Addressing a question about Chad, both Envoys stressed that, unless there was a normalization of relations between Chad and the Sudan, a breakthrough in Darfur was unimaginable. The responsibility for that lay with both Governments, but it was important that the Council supported such normalization. Member States in a position to do so also had a responsibility to exert influence bilaterally.
“We must now mobilize all political energy, internally in the Sudan, and externally, to make sure that we don’t have an escalation of hostilities,” Mr. Eliasson said, adding that dreams of military solutions should be abandoned.
Commenting on the International Criminal Court, both Envoys expressed respect for that separate track of the United Nations, stressing that impunity should never be allowed to prevail and that accountability was crucial. Mr. Salim hoped that the consequences of Prosecutor Luis Moreno-Ocampo’s actions would not influence the process negatively. He had also hoped that the Governments would have cooperated more constructively with the Court. Mr. Eliasson added that, although impunity should not be allowed to prevail, timing was also important.
Radicalization in internally displaced persons camps happened because hundreds of thousands of people were confined to a camp, with no hope, Mr. Salim replied to another question. There were also attempts to bring arms into the camps for internally displaced persons.

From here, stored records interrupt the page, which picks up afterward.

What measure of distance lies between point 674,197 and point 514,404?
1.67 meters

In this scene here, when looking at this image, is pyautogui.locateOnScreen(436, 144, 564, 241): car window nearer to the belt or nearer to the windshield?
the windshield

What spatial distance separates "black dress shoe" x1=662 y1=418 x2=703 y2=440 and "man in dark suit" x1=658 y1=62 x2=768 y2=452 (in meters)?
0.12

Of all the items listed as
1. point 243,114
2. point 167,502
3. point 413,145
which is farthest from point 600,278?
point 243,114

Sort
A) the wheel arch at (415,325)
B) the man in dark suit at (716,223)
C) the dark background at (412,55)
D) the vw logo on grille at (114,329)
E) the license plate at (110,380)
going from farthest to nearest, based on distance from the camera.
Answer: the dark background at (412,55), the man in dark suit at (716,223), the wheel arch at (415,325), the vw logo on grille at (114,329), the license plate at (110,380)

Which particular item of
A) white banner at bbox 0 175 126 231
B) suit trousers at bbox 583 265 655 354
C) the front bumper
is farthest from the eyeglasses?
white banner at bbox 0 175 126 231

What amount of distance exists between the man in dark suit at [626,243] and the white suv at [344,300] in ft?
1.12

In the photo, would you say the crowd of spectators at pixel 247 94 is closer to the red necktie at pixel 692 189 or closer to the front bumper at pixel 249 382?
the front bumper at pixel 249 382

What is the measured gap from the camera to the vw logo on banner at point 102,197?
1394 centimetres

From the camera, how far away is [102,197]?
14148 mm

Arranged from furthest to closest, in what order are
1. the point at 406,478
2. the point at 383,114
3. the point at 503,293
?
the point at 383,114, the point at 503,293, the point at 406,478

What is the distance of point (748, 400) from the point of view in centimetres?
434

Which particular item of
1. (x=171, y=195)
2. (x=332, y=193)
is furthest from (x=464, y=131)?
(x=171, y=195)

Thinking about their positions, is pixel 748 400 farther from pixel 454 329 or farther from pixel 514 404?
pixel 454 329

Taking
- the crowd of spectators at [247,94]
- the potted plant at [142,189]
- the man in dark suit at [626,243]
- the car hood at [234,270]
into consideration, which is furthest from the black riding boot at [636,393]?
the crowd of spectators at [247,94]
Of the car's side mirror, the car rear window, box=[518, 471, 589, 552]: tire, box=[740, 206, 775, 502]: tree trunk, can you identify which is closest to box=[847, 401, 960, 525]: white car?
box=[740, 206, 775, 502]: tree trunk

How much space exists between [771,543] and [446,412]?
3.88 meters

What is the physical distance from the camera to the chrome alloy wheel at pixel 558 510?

To a question about the humanitarian situation, Mr. Eliasson said that one of the problems was access for humanitarian activities because of the security situation, especially in areas controlled by movements. There were problems with banditry, hijackings and assassination of drivers. That situation was compounded by rising food prices. “The margin is extremely thin,” he said, adding, “If there is an escalation, we may have a massive humanitarian crisis of the nature we haven’t seen for the last three or four years.”